Fear Approach dalam Religi

Fear approach, itu yang pertama kali terlintas saat ngobrol seru di coffee shop bareng teman tadi malam. Kita lagi membahas bagaimana orang2 disekitar, entah teman, keluarga atau malah para kyai yang senang sekali memberikan gambaran neraka atau hukuman yang akan kita dapatkan di neraka ketika tidak mematuhi perintah NYA.

ok, sebelum lanjut mungkin saya “definisikan” dulu Fear Approach yang dimaksud disini. Definisi yang terkait dengan pemasaran antara lain ;

fear appeal
advertising that attempts to create anxiety in the consumer on the basis of fear, so that the consumer is encouraged to resolve this fear by purchasing the product or service. For example, an advertisement may use people’s fear of offending or of rejection to influence them to purchase personal products such as mouthwash or deodorant. Another example of fear appeal is an advertisement for fire insurance that pictures a family devastated by the fire that has destroyed their home.

Kurang lebih adalah pendekatan yang digunakan untuk menciptakan rasa cemas/takut dibenak konsumen dengan harapan konsumen tergerak untuk mengatasi rasa takutnya tersebut dengan membeli produk atau jasa yang ditawarkan. Salah satu contoh produk/jasa yang menggunakan pendekatan ini adalah produk asuransi. Asuransi tidak hanya menjual produk asuransinya itu sendiri melainkan rasa aman, nah bagaimana agar rasa aman itu dibeli orang? ya ciptakan rasa takut.

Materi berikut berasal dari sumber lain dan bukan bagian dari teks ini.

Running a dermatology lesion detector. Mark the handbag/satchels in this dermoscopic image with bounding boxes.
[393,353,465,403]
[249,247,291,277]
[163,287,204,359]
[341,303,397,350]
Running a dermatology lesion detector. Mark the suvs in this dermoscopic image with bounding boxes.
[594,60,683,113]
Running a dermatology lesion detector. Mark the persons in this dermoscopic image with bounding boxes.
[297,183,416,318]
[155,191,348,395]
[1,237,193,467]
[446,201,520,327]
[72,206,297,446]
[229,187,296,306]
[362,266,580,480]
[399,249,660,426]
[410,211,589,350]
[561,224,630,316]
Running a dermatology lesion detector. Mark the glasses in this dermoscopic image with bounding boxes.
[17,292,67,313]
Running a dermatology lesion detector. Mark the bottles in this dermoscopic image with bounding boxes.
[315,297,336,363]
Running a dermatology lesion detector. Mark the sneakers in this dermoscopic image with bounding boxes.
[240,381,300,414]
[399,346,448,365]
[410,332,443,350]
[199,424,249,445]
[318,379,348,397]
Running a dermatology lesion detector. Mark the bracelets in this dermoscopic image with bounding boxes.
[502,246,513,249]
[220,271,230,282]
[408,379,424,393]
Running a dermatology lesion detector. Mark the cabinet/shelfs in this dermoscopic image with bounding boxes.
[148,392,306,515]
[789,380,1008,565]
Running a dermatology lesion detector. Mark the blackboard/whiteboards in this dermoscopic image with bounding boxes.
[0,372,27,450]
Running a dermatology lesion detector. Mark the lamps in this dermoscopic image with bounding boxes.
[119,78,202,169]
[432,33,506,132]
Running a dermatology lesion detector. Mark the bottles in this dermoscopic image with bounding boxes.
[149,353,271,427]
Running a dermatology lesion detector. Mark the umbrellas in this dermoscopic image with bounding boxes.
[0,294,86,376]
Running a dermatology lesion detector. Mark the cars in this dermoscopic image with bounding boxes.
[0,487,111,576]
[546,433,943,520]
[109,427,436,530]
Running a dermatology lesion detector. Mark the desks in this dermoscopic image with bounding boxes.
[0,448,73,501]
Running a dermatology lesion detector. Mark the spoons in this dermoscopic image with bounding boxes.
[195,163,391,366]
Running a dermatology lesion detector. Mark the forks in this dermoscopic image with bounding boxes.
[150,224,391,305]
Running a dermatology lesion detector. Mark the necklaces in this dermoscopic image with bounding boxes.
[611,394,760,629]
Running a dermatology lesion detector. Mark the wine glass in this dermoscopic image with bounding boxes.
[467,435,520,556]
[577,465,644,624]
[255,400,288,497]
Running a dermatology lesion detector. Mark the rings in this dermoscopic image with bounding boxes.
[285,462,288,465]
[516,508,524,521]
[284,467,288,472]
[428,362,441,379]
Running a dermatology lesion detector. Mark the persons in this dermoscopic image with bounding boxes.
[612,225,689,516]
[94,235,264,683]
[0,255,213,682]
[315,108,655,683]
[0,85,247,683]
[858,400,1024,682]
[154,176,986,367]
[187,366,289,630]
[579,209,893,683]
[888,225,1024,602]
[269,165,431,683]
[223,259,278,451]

Ya ini lah yang langsung keluar dari mulut saya ketika ngobrol tadi, awalnya teman saya bercerita tentang bagaimana kakaknya mencoba untuk membujuk dia mengenakan jilbab. sang kakak membuat notes difacebook tentang bagaimana hukuman seorang perempuan di neraka bila dia tidak mengenakan jilbab. Digambarkan si perempuan digantung dengan kepala terbalik, rambutnya ditarik sampai kesakitan dan bla bla bla…

Belum lagi kyai yang suka bercerita tentang hukuman2 menyeramkan yang akan diterima bila kita tidak mematuhi syariat agama seperti menutup aurat dan lain sebagainya. Apa yang terjadi ? bukannya semakin tertarik untuk mengikuti anjuran agama tadi yang ada kami menjadi antipati dengan sang kyai. Disini fear approach tadi tidak berhasil tertanam dibenak kami.

Tapi bagaimana dengan orang lain? kenapa orang2 tadi tetap menggunakan pendekatan tersebut? mungkiiiinnn…. hal itu efektif untuk sebagian orang, dengan membayangkan apa yang akan dialami nanti dineraka, mungkin sebagian orang akhirnya mengikuti anjuran sang kyai.

Tapi buat saya dan teman saya jelas pendekatan itu tidak menarik sama sekali, yang kami permasalahkan disini bukan anjuran atau syariatnya tapi lebih kepada cara/pendekatan untuk mematuhi syariat tersebut yang sama sekali tidak menarik.

Dengan segala hormat, kami pun mengerti Tuhan Maha Penyayang kepada semua umat NYA. Dan pendekatan yang lebih logis serta penuh kasih sayang terbukti lebih nyaman untuk didengarkan.
Alangkah indahnya bila agama beserta syariatnya dijelaskan dengan cara yang lebih “baik”. Misalnya menjelaskan latar belakang diturunkannya perintah Shalat atau perintah menutup aurat, bisa juga dikaitkan dengan aspek2 lain yang relevan dengan kehidupan sehari – hari seperti aspek sosial, aspek psikologis dsb. Untuk saya pribadi, pendekatan itu jauh lebih mengena dan menstimulasi otak saya untuk berpikir daripada membangkitkan rasa takut akan hukuman neraka.

Yah itu pendapat pribadi sih, tidak ada hubungannya dengan salah atau benar, itu cuma apa yang saya rasakan ketika mendengar “ancaman – ancaman hukuman neraka” dari para kyai yang sering menyampaikan dengan berapi – api.